In an era of increasingly grotesque wealth concentration and stubborn wage stagnation, shifting the federal tax burden from the middle toward the highest incomes shouldn’t be as controversial as it is. Nevertheless, the proposal President Barack Obama put forward in his State of the Union address Tuesday, which would raise taxes on investments by hundreds of billions of dollars to fund credits for families of more modest means, is the Democratic counterpoint to endless Republican attempts to repeal the Affordable Care Act: an appeal to popular and partisan sentiment that will go nowhere in the current political environment.
Bearing the scars of past attempts to bargain with Republicans, and having presided over the grueling path to an economic recovery that has finally gained momentum, Obama was certainly entitled to stake out the territory he hopes his party will stand for going into the next presidential election. But this State of the Union address was delivered to the most hostile Congress of his tenure, with Republicans in full control for the first time. If the last two years of Obama’s presidency are to be more than a prelude to the next administration – and let’s hold out fervent, if not desperate, hope that they will be — the president and Congress will have to do more than reiterate their favorite partisan attachments.
Some aspects of Obama’s stated priorities in his “fourth quarter” could appeal to both teams. More tax credits and funding for child care, higher education and two-earner families should have broad resonance, especially as income inequality and stagnation have become a more bipartisan concern. Obama’s stated support for more free-trade agreements and an authorization of use of force against Islamic State extremists also hold appeal for the party opposite.
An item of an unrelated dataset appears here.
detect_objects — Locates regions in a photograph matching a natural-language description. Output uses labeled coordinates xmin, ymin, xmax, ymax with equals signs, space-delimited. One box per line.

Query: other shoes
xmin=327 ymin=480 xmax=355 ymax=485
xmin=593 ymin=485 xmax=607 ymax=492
To have any chance of advancing his legislative agenda amid divided government, Obama will have to make true concessions. The Keystone XL pipeline is one obvious opportunity, being not nearly as world-shaking as its enemies or friends have suggested. Completing the project simply isn’t going to make or break global climate change or Canadian tar-sands exploitation. The president ought to unclog the project in exchange for Republican movement on one of his initiatives.
Obama previously proposed corporate-tax reductions, a concession that could be the basis for a larger tax-reform deal. Both the president and Republican leaders have expressed support for such a negotiation.
Of course, the dominant theme on both sides — and the safest prediction — is polarization. But any substantial improvement of the government’s collective state is unlikely without a degree of union.